_Required work_.
Can you render everything in the material from the line containing "According to the" down to the line containing "oval window @ [x1=23, y1=188, x2=34, y2=204] →" as a JSON list of strings, one string per line, with blank lines omitted?
** START OF Entries **
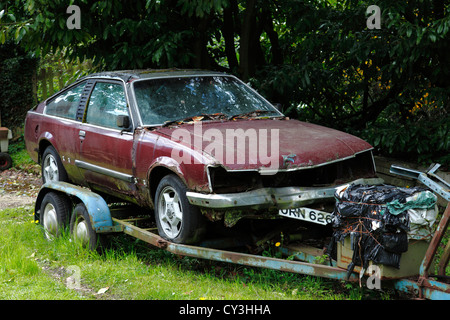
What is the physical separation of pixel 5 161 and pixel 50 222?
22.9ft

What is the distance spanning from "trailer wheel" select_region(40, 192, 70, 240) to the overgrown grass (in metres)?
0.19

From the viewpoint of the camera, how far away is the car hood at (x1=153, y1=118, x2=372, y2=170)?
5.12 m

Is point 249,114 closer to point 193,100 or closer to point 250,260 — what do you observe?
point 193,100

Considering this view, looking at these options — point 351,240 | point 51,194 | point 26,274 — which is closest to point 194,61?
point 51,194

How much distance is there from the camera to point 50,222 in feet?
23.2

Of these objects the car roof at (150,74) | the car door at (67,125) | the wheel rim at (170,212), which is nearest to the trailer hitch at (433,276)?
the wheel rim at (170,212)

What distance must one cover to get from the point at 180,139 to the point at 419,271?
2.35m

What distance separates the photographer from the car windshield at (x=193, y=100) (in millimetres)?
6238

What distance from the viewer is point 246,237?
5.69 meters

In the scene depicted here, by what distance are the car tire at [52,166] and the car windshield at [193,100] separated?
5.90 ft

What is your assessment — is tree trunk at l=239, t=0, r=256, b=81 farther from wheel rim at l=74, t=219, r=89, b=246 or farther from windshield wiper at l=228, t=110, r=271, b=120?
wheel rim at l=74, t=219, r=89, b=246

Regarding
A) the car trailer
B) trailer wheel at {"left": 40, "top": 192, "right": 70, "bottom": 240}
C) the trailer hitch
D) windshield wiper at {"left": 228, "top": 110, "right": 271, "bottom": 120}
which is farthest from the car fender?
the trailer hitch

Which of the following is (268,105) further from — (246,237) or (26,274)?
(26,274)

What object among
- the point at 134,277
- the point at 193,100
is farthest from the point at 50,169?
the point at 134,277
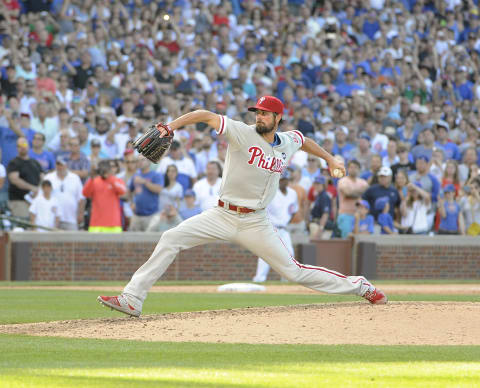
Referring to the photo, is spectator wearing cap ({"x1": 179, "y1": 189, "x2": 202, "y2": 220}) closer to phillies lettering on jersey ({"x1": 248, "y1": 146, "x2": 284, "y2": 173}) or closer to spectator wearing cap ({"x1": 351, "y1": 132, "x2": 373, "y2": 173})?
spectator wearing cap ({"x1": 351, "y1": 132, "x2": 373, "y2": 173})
** END OF Entries **
** START OF Entries **
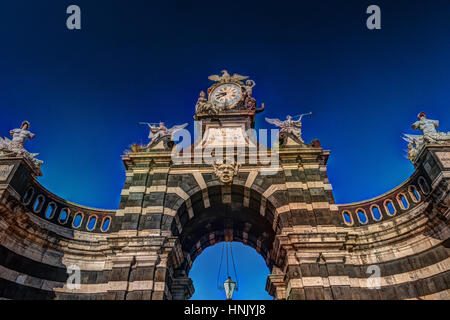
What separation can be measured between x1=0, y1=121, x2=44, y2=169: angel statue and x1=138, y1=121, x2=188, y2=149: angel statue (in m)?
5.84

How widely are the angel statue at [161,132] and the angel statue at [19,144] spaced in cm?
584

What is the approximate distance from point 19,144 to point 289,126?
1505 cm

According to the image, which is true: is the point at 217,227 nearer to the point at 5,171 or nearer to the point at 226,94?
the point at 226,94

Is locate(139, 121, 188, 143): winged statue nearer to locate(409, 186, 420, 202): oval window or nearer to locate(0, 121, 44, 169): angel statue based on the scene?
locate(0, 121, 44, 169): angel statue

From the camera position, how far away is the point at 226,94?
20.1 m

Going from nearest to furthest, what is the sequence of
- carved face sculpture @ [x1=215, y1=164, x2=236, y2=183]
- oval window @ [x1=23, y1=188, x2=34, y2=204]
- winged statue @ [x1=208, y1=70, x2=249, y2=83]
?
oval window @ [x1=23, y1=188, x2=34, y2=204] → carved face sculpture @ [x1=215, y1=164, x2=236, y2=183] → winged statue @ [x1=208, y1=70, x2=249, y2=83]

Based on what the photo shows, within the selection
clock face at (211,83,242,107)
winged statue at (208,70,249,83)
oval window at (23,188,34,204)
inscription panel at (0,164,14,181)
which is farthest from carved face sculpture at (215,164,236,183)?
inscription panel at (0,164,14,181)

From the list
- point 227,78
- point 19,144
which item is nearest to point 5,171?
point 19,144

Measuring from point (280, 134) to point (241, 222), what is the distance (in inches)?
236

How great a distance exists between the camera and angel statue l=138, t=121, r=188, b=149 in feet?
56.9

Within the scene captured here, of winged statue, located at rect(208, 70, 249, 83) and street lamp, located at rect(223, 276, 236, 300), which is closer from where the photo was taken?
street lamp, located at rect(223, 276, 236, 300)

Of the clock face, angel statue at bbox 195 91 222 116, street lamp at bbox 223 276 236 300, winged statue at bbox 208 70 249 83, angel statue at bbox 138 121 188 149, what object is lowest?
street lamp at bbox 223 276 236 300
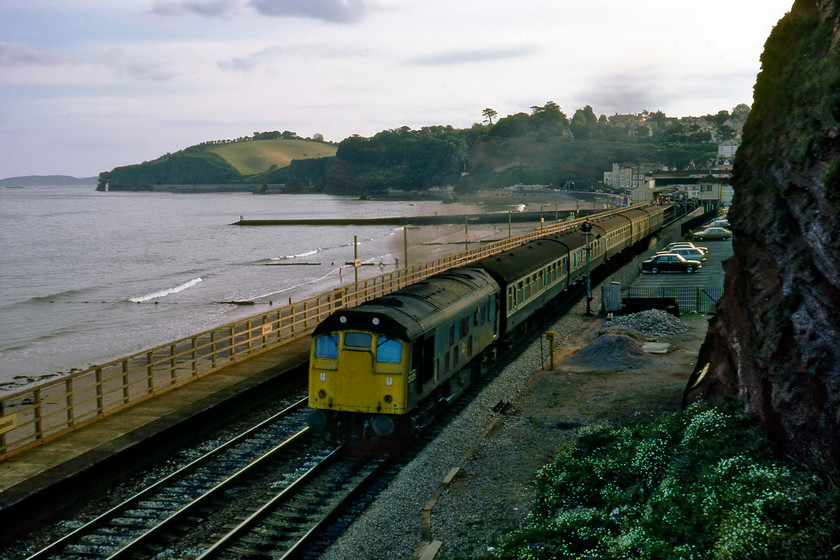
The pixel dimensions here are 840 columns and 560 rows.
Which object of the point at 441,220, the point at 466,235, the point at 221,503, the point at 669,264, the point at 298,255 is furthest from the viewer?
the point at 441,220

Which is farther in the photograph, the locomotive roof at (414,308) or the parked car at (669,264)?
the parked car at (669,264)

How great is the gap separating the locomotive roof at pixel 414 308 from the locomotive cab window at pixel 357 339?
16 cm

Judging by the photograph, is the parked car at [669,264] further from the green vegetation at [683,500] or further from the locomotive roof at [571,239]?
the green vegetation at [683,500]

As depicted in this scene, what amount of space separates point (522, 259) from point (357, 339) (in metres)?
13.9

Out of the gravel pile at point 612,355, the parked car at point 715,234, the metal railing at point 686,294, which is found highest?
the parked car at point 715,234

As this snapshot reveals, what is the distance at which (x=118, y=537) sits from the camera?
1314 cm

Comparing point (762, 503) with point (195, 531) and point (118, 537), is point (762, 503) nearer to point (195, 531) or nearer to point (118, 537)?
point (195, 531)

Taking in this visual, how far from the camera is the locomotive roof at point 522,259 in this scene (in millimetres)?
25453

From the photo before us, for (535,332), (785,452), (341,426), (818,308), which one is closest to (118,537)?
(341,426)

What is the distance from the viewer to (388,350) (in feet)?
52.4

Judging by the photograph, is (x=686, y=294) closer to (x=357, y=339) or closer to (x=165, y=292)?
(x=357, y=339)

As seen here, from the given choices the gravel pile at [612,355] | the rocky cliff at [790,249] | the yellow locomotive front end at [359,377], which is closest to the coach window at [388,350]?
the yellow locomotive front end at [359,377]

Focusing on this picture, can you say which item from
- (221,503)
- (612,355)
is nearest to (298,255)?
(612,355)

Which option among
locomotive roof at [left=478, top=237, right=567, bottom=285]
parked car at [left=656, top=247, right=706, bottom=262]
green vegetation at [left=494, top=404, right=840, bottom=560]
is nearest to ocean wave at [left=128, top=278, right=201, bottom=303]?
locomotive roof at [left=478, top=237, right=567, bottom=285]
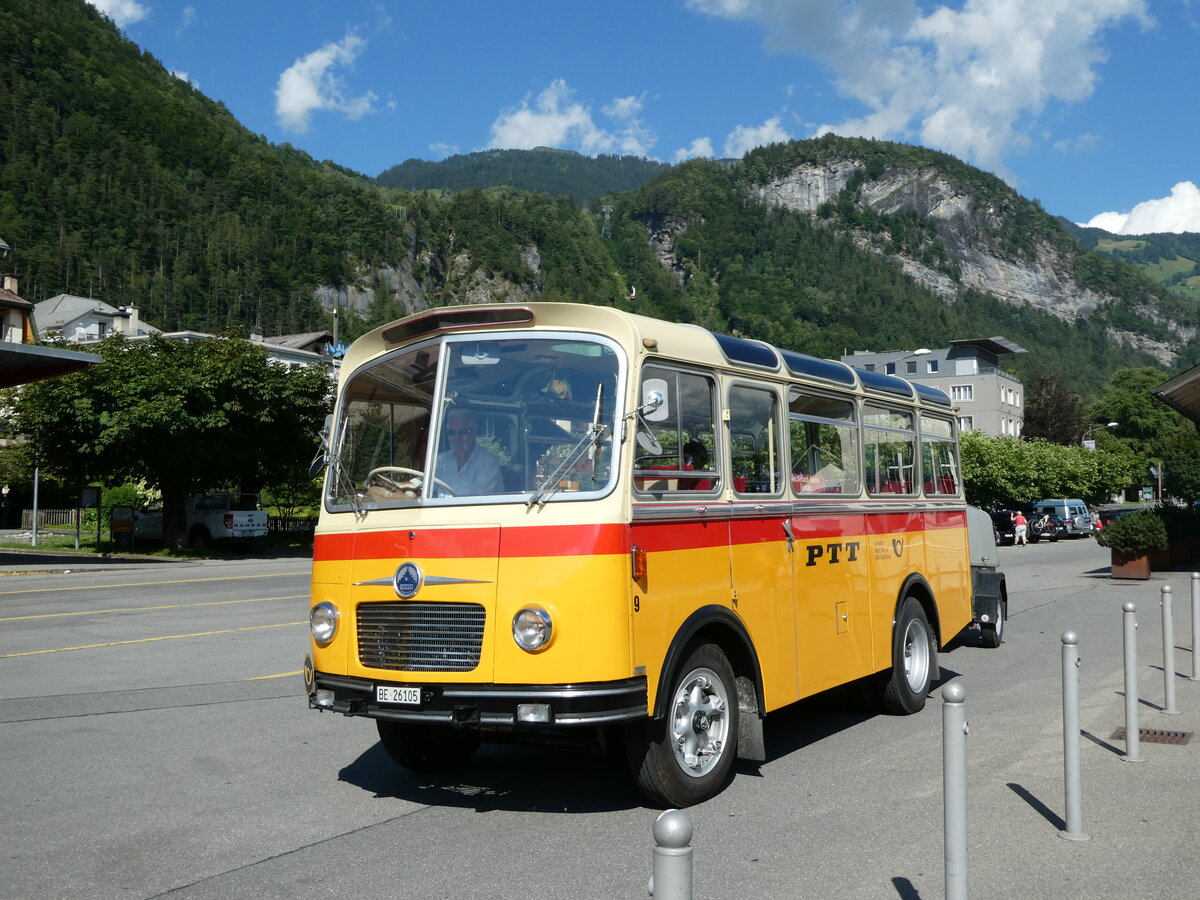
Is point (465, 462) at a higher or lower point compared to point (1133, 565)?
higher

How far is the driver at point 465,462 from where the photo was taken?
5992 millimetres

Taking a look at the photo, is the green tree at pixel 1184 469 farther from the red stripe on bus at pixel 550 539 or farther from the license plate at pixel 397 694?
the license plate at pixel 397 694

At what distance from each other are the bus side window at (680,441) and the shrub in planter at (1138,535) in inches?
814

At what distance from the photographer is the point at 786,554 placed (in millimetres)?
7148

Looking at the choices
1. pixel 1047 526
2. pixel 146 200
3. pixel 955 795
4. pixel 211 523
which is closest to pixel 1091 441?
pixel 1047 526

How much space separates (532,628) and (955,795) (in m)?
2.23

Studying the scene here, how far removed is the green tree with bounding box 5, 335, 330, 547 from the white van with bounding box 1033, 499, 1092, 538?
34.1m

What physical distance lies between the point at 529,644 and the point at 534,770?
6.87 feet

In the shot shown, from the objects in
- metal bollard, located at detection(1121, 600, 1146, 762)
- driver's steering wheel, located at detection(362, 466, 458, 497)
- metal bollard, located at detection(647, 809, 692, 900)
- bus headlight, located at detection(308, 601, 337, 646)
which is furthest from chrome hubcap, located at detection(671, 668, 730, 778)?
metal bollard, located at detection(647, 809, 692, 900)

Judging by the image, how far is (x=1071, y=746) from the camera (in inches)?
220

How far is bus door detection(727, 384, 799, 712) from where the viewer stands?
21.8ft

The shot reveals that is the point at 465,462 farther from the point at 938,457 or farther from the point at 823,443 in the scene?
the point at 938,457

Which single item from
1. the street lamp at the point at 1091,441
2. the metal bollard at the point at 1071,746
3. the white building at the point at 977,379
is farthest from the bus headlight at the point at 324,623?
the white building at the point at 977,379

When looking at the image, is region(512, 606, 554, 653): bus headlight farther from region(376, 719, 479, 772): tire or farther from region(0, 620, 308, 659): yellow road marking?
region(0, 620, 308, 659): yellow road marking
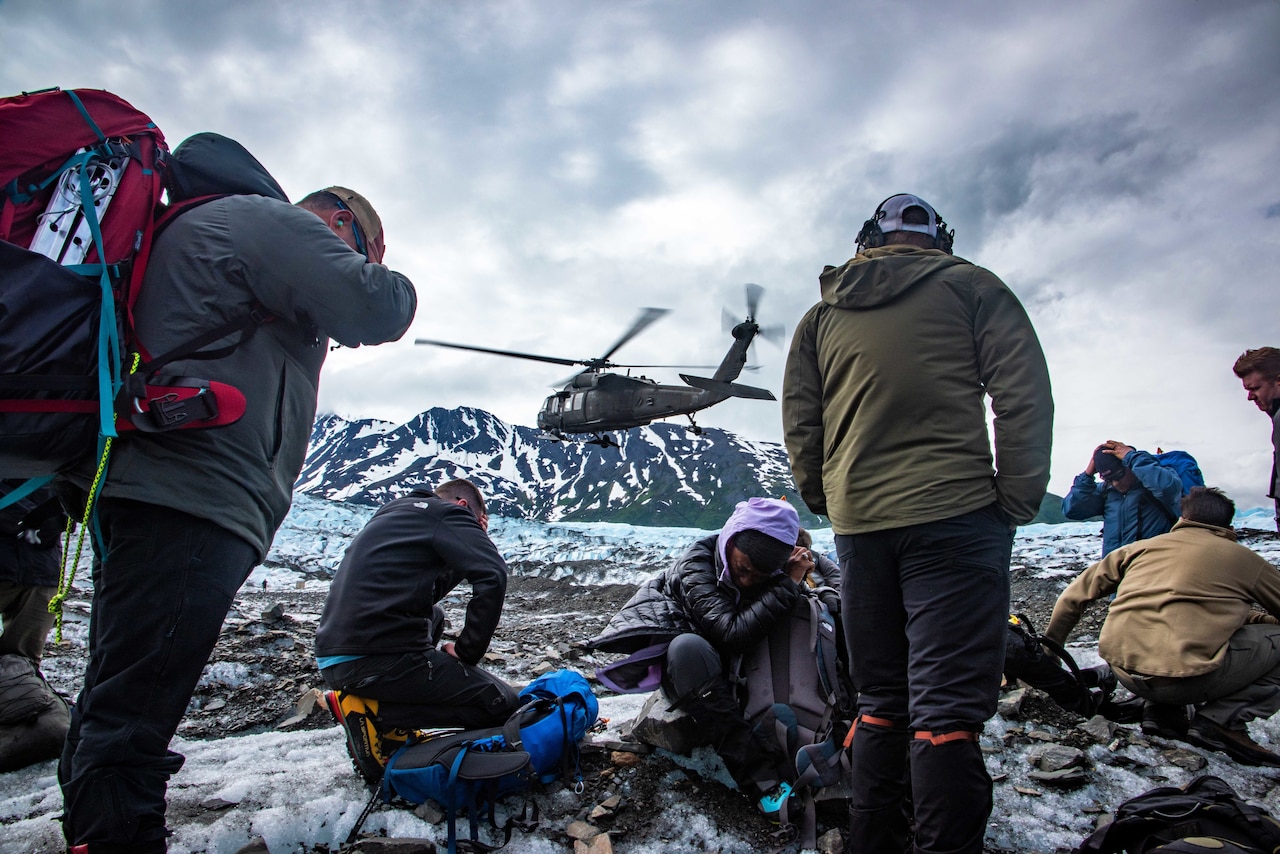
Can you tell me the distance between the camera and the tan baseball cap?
** END OF Entries **
_Solution below_.
[
  "According to the image, which is true: is the point at 217,227 nearer to the point at 5,171 or nearer to the point at 226,94?",
  "the point at 226,94",
  "Is locate(139, 121, 188, 143): winged statue nearer to locate(409, 186, 420, 202): oval window or nearer to locate(0, 121, 44, 169): angel statue based on the scene?",
  "locate(0, 121, 44, 169): angel statue",
  "From the camera position, how far away is the point at 226,94?",
  "20.1 m",
  "Going from nearest to furthest, what is the sequence of",
  "- carved face sculpture @ [x1=215, y1=164, x2=236, y2=183]",
  "- oval window @ [x1=23, y1=188, x2=34, y2=204]",
  "- winged statue @ [x1=208, y1=70, x2=249, y2=83]",
  "?",
  "oval window @ [x1=23, y1=188, x2=34, y2=204] → carved face sculpture @ [x1=215, y1=164, x2=236, y2=183] → winged statue @ [x1=208, y1=70, x2=249, y2=83]"
]